Take a look at the following piece of code:

#include <stdio.h> 

int main() 
{ 
  int i;

  for (i = 48; i < 58; i++)
  {
    printf("%d", i);
  }
return 0; 
}

The output is: 48495051525354555657 But if you change printf("%d", i); to printf("%c", i); the output becomes: 0123456789

Shouldn't both output 48495051525354555657 Why are the outputs different when substituting d with c?

Answer 1

Because with %c the i is interpreted as a character and if you look at the ASCII table you can see that 48 represents the character '0', 49 is '1', etc.

Answer 2

%d is format specifier for signed integers whereas %c is format specifier for charecters . let i=48 when %d is used it prints the integer (prints 48). but when %c is used the 48 is taken as ASCII value and 0 is printed for 48 ascii values 0 = 48 1 = 49 . . . soon hope you understand press the upvote. :) ;)

Answer 3

In C when you want to print something you need to provide format specifier. Then the compiler will print the things accordingly.

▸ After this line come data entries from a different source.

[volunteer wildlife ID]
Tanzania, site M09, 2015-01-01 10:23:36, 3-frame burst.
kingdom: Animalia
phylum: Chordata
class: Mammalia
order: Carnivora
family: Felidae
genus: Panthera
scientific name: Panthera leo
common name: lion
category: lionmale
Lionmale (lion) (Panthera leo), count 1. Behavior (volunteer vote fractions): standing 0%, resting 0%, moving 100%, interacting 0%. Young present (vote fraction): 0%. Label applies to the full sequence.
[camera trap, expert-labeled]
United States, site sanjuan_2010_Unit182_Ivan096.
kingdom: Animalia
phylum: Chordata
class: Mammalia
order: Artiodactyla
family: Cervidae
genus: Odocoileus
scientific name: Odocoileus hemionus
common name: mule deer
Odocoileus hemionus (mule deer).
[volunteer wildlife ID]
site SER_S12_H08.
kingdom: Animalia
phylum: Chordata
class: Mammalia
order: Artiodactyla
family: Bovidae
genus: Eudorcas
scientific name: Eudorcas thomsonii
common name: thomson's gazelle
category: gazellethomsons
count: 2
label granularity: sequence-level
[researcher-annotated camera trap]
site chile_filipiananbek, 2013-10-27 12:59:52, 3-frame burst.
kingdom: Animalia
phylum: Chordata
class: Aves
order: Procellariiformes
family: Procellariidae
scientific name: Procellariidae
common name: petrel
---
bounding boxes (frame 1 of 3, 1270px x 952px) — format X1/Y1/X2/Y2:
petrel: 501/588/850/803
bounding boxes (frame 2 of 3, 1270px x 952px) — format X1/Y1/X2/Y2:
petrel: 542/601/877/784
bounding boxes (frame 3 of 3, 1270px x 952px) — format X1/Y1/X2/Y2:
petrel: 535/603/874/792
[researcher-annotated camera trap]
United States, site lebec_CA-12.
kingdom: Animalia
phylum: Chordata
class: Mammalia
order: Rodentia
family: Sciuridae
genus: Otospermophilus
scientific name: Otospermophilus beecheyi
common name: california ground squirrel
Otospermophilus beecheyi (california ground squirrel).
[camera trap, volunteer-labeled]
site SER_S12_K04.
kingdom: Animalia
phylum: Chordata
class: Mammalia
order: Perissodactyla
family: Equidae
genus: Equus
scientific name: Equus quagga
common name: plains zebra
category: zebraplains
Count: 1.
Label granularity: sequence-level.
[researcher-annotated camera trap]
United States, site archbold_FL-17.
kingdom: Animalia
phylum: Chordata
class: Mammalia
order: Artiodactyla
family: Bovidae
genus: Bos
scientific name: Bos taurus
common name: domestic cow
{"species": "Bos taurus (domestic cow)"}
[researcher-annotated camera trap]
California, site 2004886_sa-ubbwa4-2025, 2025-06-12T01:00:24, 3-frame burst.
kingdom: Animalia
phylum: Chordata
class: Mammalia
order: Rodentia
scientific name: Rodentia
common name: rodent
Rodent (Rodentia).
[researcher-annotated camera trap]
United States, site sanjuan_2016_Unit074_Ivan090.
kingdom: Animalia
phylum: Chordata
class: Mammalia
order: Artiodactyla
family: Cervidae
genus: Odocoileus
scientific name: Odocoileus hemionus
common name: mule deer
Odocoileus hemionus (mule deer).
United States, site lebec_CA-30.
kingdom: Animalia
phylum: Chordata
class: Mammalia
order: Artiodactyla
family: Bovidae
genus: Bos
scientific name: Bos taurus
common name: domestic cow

According to your question %d specifier is for printing number and %c is for printing character.

So when you tried printing integer value using %c format specifier then the system is converting 48-57 in char type and that is '0'-'9'. And if you go further it will print

: ; < = > ? @ A B C and so on.

And this is because system follows ASCII.

Answer 4

%d prints out a number and %c a character. The ASCII codes for 0-9 are 48-57, so it prints those numbers as characters.